Sharp divisions between liberals and conservatives mean nearly all of Roberts’ negotiations will be between those to his right.
Roberts contented himself with a 6-3 majority, or a 5-4 majority if necessary, while Justice Barrett withdrew.
This brings us to Justice Barrett’s
thirdFor the second consecutive article, Barrett looked like a passionate, consensus-building moderate.
Barrett is the only justice on the right trying to bridge the gap with dissenting justices.
It’s unclear whether Biskupik had any inside information about what Barrett was doing. Everything written here can be entirely extrapolated from the published decisions. Like this part.
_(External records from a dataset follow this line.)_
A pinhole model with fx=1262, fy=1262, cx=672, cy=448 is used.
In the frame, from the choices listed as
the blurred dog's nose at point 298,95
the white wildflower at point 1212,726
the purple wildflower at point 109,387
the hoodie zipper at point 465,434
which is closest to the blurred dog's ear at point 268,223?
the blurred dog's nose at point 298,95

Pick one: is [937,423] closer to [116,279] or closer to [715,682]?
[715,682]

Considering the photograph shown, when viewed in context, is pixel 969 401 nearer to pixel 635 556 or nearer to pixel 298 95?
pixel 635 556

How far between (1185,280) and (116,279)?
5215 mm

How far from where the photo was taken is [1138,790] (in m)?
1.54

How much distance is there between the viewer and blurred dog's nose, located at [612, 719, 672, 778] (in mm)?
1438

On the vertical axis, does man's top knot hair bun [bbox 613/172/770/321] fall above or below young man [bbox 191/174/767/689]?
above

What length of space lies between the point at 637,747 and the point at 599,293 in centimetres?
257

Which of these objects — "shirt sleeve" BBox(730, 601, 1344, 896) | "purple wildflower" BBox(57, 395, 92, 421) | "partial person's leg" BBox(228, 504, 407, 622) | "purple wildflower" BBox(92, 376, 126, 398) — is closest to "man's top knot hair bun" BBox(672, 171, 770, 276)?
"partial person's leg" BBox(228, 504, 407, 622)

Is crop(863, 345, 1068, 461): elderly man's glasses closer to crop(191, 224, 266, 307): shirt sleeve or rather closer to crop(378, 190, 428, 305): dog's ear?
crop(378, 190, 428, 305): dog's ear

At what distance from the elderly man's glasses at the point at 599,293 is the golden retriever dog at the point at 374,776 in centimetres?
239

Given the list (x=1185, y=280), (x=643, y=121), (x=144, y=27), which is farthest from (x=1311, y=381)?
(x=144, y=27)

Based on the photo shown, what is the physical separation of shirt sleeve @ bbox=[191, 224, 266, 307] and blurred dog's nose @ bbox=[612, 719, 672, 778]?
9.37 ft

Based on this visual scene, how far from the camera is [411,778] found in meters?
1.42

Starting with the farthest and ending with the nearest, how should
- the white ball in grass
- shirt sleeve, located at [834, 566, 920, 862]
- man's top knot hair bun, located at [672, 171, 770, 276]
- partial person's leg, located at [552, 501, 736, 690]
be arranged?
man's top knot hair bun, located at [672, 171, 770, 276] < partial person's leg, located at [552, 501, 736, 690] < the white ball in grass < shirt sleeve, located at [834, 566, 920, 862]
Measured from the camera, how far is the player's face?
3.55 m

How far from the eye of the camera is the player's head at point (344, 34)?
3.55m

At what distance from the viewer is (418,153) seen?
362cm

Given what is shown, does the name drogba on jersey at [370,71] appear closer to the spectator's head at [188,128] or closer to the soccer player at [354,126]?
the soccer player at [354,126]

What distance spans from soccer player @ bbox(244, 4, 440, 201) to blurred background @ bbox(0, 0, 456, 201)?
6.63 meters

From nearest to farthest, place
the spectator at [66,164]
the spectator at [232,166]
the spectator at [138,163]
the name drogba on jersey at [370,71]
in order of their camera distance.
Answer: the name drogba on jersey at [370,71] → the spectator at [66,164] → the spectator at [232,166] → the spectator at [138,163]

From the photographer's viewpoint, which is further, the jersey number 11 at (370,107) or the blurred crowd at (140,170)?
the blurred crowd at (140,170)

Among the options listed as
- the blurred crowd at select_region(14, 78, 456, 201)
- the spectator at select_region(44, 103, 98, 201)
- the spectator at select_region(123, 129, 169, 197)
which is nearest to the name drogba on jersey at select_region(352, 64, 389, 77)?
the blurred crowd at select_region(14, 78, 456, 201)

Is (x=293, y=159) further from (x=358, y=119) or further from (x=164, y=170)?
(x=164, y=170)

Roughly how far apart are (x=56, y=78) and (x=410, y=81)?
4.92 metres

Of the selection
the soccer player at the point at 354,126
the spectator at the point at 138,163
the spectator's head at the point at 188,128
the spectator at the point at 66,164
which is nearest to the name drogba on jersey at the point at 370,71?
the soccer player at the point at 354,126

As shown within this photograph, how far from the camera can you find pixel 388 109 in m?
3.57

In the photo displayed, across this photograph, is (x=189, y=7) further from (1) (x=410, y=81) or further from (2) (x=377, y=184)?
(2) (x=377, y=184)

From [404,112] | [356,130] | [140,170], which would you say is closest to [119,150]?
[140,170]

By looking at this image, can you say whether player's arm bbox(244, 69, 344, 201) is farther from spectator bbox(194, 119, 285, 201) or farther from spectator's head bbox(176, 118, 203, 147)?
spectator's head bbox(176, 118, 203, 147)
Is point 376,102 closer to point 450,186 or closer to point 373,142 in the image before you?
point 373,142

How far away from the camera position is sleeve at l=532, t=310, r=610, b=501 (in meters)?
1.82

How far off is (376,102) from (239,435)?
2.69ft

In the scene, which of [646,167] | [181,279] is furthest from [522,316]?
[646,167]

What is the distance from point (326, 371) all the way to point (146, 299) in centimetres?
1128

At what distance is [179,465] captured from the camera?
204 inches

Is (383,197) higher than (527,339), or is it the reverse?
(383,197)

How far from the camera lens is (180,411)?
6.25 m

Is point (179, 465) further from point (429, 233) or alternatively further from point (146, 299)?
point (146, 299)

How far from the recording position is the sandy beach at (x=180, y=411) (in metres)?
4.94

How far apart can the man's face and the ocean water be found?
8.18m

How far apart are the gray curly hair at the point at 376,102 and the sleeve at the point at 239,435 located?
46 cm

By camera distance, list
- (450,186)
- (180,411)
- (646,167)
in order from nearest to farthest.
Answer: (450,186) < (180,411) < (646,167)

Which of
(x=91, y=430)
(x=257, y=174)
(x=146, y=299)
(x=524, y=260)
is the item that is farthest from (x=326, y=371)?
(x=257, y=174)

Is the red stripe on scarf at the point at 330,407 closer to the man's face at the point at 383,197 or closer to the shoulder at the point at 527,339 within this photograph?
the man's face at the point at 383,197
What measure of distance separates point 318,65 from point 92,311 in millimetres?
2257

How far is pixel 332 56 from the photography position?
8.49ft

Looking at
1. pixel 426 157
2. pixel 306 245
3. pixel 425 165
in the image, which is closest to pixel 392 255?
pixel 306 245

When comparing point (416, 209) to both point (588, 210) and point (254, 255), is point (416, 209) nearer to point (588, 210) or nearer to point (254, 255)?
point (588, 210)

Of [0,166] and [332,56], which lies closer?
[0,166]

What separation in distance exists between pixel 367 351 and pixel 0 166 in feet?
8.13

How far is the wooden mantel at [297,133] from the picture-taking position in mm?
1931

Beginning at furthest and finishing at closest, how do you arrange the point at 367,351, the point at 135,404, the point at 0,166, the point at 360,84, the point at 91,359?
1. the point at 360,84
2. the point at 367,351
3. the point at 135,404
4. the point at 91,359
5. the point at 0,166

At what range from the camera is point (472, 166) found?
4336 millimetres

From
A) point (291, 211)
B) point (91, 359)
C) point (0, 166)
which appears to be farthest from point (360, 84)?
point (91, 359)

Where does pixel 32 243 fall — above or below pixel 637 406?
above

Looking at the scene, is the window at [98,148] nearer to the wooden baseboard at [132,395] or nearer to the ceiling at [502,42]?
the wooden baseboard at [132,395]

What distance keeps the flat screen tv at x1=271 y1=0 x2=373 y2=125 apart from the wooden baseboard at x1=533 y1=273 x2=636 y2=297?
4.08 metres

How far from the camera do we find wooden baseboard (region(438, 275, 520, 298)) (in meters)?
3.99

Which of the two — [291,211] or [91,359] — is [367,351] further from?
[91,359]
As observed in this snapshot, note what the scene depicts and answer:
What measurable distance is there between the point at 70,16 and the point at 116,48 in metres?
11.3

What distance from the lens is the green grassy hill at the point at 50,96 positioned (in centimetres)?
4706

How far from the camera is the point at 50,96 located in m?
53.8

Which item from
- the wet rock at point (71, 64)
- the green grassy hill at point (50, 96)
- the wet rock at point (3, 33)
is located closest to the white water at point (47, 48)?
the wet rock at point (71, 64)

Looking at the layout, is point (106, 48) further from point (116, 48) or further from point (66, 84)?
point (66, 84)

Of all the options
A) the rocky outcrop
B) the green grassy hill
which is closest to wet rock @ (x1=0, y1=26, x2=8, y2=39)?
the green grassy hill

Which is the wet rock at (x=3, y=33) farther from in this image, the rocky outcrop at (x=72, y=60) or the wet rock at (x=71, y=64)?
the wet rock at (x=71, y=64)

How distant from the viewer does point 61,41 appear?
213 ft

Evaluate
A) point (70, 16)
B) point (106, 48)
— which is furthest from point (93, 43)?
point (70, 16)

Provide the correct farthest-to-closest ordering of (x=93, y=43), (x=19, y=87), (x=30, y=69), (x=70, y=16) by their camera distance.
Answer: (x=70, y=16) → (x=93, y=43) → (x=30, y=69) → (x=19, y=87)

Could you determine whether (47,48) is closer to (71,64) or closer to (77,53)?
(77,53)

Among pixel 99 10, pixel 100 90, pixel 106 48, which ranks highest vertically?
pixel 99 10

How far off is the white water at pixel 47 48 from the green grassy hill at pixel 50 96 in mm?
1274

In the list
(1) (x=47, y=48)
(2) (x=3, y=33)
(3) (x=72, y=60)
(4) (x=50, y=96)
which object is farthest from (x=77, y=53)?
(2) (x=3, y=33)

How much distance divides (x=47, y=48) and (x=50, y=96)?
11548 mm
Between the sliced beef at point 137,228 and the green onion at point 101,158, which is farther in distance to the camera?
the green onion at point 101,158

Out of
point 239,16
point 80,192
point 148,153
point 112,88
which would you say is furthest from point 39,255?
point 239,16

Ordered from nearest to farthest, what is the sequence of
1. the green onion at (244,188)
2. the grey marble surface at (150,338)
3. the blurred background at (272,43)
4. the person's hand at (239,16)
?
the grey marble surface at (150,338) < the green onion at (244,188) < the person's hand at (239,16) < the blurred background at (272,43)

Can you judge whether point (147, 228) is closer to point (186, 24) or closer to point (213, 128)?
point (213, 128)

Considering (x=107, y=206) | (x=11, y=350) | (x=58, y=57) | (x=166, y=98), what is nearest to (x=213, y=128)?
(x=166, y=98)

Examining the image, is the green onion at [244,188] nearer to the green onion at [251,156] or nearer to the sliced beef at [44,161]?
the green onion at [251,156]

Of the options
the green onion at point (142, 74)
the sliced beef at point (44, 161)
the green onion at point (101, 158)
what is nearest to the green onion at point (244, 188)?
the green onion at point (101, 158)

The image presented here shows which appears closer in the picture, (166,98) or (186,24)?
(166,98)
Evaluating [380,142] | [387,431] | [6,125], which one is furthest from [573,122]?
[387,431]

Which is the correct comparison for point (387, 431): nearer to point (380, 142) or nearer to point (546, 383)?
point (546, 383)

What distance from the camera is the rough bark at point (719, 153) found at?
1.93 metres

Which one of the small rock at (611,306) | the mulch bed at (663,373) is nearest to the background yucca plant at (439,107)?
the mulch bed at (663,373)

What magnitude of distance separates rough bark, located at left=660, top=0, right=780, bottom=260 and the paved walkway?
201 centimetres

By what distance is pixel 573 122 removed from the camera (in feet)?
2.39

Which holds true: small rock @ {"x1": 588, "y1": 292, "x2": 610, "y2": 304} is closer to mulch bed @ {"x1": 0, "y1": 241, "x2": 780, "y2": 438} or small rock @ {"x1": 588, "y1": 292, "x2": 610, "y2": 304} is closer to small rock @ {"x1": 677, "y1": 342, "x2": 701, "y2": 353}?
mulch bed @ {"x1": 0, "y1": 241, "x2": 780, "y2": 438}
Is this Biskupic’s speculation or inside information?
Overall, Barrett may have been trying to position himself in the middle. Barrett repeatedly separated from her conservative brethren during the annual meeting. Notably, she broke with them entirely in the Fisher case, when Roberts’ majority narrowed the scope of the federal obstruction of justice statute that had been used against dozens of defendants on Jan. 6.
I’d like to see some discussion about whether liberals would consider adding Barrett’s consent, perhaps overturning the majority. But we learned nothing.
fourthBiskupik writes, Roberts abandoned his traditional institutionalism during this term.
The 69-year-old chief justice, who is about to begin his 20th term, appears to have abandoned his usual focus on institutional issues. . . .
All in all, Roberts seems to have reached a turning point. His vision for the high court has become more radical, and he may have shed the aura of incompetence that has pervaded some public comments in recent years.
He has reserved the most important cases for himself, including one that overturned a 1984 precedent that gave federal regulators considerable power over health care, food and drug safety, the environment and consumer affairs. (As chief justice, Roberts carried out most of the opinion-writing duties; he often handled high-profile cases, but in the past split the task more evenly among the eight associate justices.)
The conservative justices seemed to agree more with Roberts — not surprising, since he also agreed with them.
At the same time, he got along better with his conservative colleagues.
People close to the far-right justices told CNN that the justices were encouraged by Roberts, whose efforts in the middle of the bench have been met with skepticism for years, most notably his 2012 vote in favor of the Affordable Care Act.
Biskupik also said Roberts stood alone Dobbs.
That’s not the case this year, and it’s very different from 2022, when Thomas and other conservatives pushed for the Dobbs ruling and Roberts stood alone between resentful factions. The Chief Justice rebuked colleagues on both sides for their “always lack of skepticism on legal matters”.
This year, he took a step to the right and showed no doubt about it.
I later made a very similar point Loper Bright Decide:
Why did Roberts pull the trigger? Loper Bright– especially after he briefly stopped Kishore? I think Roberts was personally humiliated by his inability to compromise on the issues Dobbs, and being trapped on the outside looking in. Once Roberts realizes there are five votes to veto Chevron, he didn’t want to be left out. If you can’t beat them, join them.
I don’t know how long the Roberts settlement will last. Let’s see who wins the election.
In the end, we find this charming vignette hat doesn’t really advance any narrative:
When the justices draft opinions, the courts follow age-old conventions. Law clerks schedule their traditional final skit in late June. Justices Roberts and Clarence Thomas continue with a planned gathering of former law clerks. For the first time in several years, Roberts is preparing to teach in a Boston-sponsored summer abroad program in Galway, Ireland.
Continuing with the theme, the courthouse is really like a reality show, with alliances constantly changing, although no one can vote off the island.